WHAT THE EXERCISE ASKS
Lay out the lines between the one holding "What distance intervenes" and the one holding "3. the point at 43,192", inclusive, as a Markdown table with the columns Row and Line. Leave out any blank lines.

(Dataset excerpt)
◇ ◇ ◇ ◇

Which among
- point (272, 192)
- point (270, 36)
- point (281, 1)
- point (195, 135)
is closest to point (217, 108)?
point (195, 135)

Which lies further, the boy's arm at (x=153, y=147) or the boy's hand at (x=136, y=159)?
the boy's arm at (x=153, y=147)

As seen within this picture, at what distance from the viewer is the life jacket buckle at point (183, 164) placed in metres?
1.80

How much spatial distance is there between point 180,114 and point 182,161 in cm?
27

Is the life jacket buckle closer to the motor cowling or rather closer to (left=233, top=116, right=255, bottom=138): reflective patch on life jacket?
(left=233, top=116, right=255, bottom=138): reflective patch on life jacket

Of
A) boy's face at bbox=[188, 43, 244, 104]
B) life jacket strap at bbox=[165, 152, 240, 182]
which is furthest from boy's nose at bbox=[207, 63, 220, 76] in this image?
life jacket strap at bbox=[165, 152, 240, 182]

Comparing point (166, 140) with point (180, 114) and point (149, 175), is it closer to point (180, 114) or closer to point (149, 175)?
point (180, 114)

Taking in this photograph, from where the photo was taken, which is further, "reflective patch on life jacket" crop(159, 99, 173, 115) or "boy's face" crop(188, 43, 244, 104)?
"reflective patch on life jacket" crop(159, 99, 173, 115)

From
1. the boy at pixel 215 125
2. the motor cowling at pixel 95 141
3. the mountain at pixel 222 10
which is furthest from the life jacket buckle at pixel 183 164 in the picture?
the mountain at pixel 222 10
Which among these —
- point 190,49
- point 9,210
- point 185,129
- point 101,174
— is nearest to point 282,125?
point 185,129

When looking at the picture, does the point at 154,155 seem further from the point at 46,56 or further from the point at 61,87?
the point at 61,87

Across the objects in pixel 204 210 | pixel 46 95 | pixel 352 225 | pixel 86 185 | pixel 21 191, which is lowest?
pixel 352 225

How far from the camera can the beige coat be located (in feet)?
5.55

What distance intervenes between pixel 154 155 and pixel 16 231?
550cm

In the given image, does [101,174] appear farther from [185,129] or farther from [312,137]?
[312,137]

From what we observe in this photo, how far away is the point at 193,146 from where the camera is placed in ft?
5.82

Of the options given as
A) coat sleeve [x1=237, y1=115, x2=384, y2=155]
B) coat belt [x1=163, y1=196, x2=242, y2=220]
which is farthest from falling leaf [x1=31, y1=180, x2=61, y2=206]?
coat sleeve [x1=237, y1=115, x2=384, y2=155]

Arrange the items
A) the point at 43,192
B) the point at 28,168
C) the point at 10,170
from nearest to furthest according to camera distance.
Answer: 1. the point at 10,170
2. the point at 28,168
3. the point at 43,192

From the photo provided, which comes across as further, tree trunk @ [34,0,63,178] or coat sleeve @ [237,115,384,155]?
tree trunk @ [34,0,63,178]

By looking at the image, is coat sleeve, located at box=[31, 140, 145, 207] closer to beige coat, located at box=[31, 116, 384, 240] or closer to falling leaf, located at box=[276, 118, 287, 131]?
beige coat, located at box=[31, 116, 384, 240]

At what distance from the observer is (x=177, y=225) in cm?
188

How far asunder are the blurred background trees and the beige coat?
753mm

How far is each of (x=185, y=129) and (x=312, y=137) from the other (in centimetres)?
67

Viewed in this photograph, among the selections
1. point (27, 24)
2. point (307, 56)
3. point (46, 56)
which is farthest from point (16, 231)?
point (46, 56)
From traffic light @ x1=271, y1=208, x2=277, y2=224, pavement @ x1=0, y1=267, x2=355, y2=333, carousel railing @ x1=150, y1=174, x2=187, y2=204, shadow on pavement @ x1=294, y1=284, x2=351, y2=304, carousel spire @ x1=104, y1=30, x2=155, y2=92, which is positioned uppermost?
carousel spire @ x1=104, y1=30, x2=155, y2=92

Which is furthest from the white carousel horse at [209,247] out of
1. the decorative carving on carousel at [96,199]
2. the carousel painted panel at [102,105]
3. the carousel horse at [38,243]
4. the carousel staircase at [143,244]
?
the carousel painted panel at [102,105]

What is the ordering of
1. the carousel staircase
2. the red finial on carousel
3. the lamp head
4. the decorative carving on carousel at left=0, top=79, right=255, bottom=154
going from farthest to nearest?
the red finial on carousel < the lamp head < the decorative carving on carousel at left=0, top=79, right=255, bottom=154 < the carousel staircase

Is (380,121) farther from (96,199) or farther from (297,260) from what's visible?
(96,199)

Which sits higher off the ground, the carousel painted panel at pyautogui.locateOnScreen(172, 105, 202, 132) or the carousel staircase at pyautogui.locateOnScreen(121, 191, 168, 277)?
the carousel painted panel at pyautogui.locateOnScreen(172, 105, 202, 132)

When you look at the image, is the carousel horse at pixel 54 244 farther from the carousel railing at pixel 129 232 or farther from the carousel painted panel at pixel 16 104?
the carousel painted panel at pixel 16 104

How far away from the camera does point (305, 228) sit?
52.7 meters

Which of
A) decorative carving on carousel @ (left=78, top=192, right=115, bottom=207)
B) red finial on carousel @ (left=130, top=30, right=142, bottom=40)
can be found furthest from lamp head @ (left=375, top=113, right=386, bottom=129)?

◇ ◇ ◇ ◇

IN RESPONSE
| Row | Line |
|---|---|
| 1 | What distance intervenes between pixel 154 155 and pixel 16 231? |
| 2 | 550cm |
| 3 | In the given image, does [101,174] appear farther from [185,129] or farther from [312,137]? |
| 4 | [312,137] |
| 5 | From what we observe in this photo, how far away is the point at 193,146 from where the camera is placed in ft? |
| 6 | 5.82 |
| 7 | Of the options given as |
| 8 | A) coat sleeve [x1=237, y1=115, x2=384, y2=155] |
| 9 | B) coat belt [x1=163, y1=196, x2=242, y2=220] |
| 10 | which is farthest from falling leaf [x1=31, y1=180, x2=61, y2=206]? |
| 11 | coat sleeve [x1=237, y1=115, x2=384, y2=155] |
| 12 | Arrange the items |
| 13 | A) the point at 43,192 |
| 14 | B) the point at 28,168 |
| 15 | C) the point at 10,170 |
| 16 | from nearest to furthest according to camera distance. |
| 17 | Answer: 1. the point at 10,170 |
| 18 | 2. the point at 28,168 |
| 19 | 3. the point at 43,192 |